Clinical:
- A 35 years old man
- Known case of DM, HPT
- Also previously diagnosed as retroviral +ve
- Presented with sudden onset of headache and generalized body weakness
- Clinical examination shows GCS 15/15, no muscle weakness
CT findings:
- Initial CT brain done on admission shows no significant finding
- A repeat CT brain with contrast done 2 days later
- The CT scan show hypodensity at the posterior inferior part of both cerebellum
- It is well-defined and do not show enhancement post contrast
MRI findings:
- The cerebellar changes seen as hypointense on T1, hyperintense on T2 and FLAIR (yellow arrows)
- Involving posterior and inferior cerebelli, more on the right side
- It shows restricted diffusion
- No significant mass effect is seen
Diagnosis: PICA (posterior inferior cerebellar) infarction.
Discussion:
- Cerebellar infarction is relatively uncommon and account forĀ about 2% of all cerebral infarction
- PICA is one of the three main arteries that supply the cerebellum
- PICA is the largest branch of vertebral artery and supplies posterior inferior cerebellum, inferior cerebellar vermis and lateral medulla
- Vertigo, nausea and truncal ataxia are the most common presenting features
- MRI is far superior to CT in the sensitivity of acute ischaemic stroke across all vascular territories.

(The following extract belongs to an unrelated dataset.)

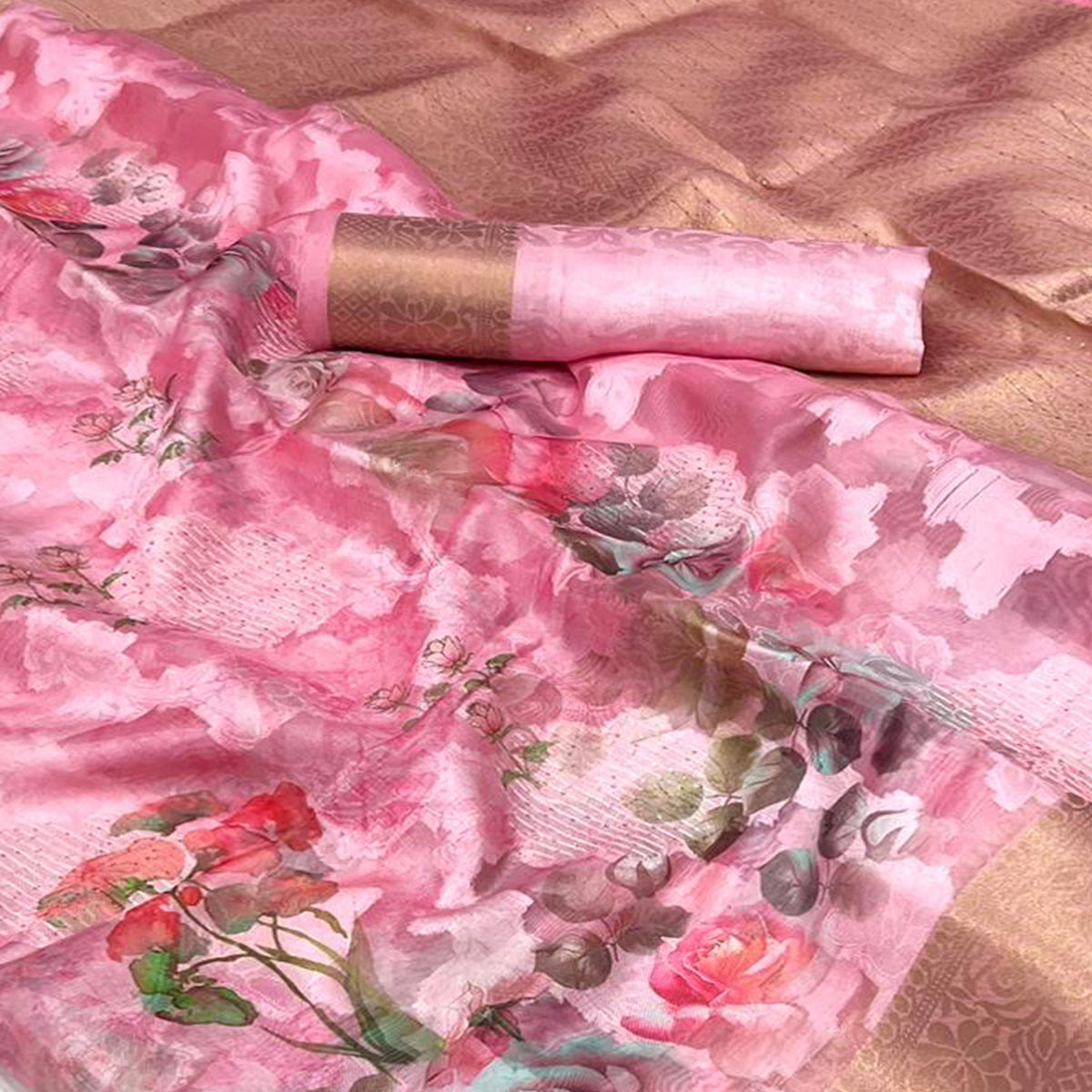 Pink Floral Woven Brasso Saree With Tassels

- In the acute phase T2WI will be normal, but in time the infarcted area will become hyperintense.
- The hyperintensity on T2WI reaches its maximum between 7 and 30 days. After this it starts to fade.
- DWI is already positive in the acute phase and then becomes more bright with a maximum at 7 days.
- DWI in brain infarction will be positive for approximately for 3 weeks after onset
- ADC will be of low signal intensity with a maximum at 24 hours and then will increase in signal intensity and finally becomes bright in the chronic stage.